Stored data
--- start ---
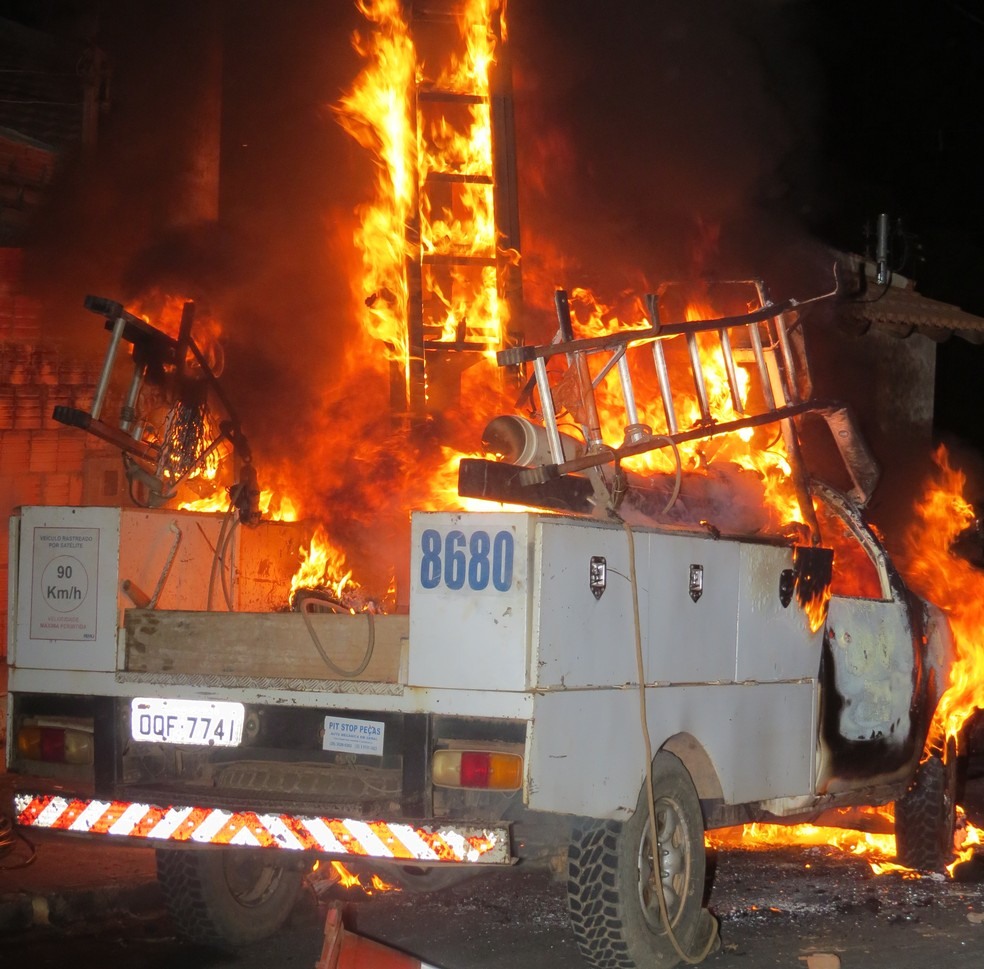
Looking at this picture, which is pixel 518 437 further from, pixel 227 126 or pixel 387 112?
pixel 227 126

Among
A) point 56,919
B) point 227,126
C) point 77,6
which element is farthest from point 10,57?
point 56,919

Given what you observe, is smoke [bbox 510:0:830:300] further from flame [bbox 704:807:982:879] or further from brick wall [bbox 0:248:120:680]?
flame [bbox 704:807:982:879]

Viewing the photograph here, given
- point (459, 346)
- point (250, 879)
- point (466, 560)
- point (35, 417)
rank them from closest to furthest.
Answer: point (466, 560) → point (250, 879) → point (459, 346) → point (35, 417)

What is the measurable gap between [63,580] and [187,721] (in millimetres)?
812

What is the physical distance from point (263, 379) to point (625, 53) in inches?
217

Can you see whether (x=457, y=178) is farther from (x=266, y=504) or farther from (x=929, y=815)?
(x=929, y=815)

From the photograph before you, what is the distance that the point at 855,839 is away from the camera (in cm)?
816

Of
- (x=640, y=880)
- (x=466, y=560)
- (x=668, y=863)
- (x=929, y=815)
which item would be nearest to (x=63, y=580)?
(x=466, y=560)

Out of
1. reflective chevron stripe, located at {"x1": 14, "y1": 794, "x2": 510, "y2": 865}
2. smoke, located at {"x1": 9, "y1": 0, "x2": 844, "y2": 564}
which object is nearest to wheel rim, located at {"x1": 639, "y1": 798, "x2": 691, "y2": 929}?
reflective chevron stripe, located at {"x1": 14, "y1": 794, "x2": 510, "y2": 865}

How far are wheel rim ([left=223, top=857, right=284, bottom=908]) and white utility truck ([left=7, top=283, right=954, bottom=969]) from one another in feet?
0.05

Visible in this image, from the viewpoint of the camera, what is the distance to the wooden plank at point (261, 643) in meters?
4.90

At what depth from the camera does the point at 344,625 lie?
5.00m

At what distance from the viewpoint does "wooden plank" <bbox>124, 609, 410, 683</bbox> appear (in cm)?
490

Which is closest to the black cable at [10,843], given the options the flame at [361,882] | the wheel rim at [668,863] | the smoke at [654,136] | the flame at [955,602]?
the flame at [361,882]
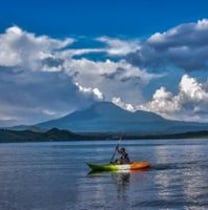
--- end ---
* SET PROBLEM *
Pull out every line in the stored data above that contains the word "photograph".

* CORRECT OUTPUT *
Viewing the photograph here, given
From the photograph before you, what is the distance that the point at 855,839 is away from the camera (in cm)?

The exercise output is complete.